Mais pour l'instant, ils sont très peu nombreux à avoir quitté les centres de transit. Ils sont presque pleins et ne sont pas équipés pour accueillir les gens sur la durée. Il faudrait vraiment que l'on puisse les améliorer pour qu'il y ait le minimum en termes d'hygiène et d'accès à l'eau. C'est ce que nous faisons avec évidemment les autres agences de l'ONU, les ONG, pour venir en aide au ministère tchadien des Affaires sociales qui est notamment présent dans ces centres de transit.
Pourquoi ne peuvent-ils toujours pas quitter ces centres de transit ? Est-ce que c'est difficile de trouver leurs communautés ou leurs familles d'origine?
C'était plus simple pendant la crise libyenne. Effectivement, cette fois-ci, ils restent beaucoup plus longtemps que prévu dans ces centres. Beaucoup ont quitté le Tchad depuis très longtemps, parfois depuis dix ans, mais parfois depuis beaucoup plus longtemps. Certains sont même nés en Centrafrique. Ils peuvent avoir encore des membres de famille au Tchad mais ces derniers sont parfois dans des villages éloignés et ils n'ont plus de liens avec eux.

__________________________________________________

CONSIGNE A:
Indiquez combien de lignes des enregistrements contiennent le mot « stools ». Répondez par ce seul nombre.

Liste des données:

__________________________________________________

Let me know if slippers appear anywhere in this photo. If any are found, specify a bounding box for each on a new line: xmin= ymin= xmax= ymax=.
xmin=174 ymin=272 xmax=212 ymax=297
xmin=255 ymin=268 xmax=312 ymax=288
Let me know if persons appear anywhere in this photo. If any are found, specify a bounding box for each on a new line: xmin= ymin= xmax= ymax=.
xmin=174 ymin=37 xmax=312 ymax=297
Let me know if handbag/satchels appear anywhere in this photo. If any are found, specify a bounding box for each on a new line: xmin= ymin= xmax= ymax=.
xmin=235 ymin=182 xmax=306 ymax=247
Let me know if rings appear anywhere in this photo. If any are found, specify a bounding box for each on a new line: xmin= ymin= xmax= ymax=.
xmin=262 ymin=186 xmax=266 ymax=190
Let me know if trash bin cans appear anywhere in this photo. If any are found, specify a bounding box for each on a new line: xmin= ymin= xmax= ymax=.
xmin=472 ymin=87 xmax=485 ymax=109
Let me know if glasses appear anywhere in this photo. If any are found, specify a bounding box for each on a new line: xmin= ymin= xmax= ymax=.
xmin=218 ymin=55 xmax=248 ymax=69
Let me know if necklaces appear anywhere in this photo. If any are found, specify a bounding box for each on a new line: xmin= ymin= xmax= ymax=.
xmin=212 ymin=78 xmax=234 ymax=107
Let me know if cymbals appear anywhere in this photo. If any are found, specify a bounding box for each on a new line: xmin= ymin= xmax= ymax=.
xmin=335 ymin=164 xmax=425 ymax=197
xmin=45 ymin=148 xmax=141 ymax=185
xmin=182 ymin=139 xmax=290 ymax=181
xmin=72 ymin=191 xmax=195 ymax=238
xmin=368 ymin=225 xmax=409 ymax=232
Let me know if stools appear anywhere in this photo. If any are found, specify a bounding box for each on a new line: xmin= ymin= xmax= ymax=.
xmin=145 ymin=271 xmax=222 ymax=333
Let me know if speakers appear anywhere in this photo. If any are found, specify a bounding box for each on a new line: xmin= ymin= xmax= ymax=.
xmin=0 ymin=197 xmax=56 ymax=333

__________________________________________________

CONSIGNE B:
Recopiez mot pour mot le passage de l'extrait sur les centres de transit au Tchad, en commençant par « Pourquoi ne peuvent-ils » et en allant jusqu'à « leurs familles d'origine? » inclus.

RÉSULTAT ATTENDU A:
1

RÉSULTAT ATTENDU B:
Pourquoi ne peuvent-ils toujours pas quitter ces centres de transit ? Est-ce que c'est difficile de trouver leurs communautés ou leurs familles d'origine?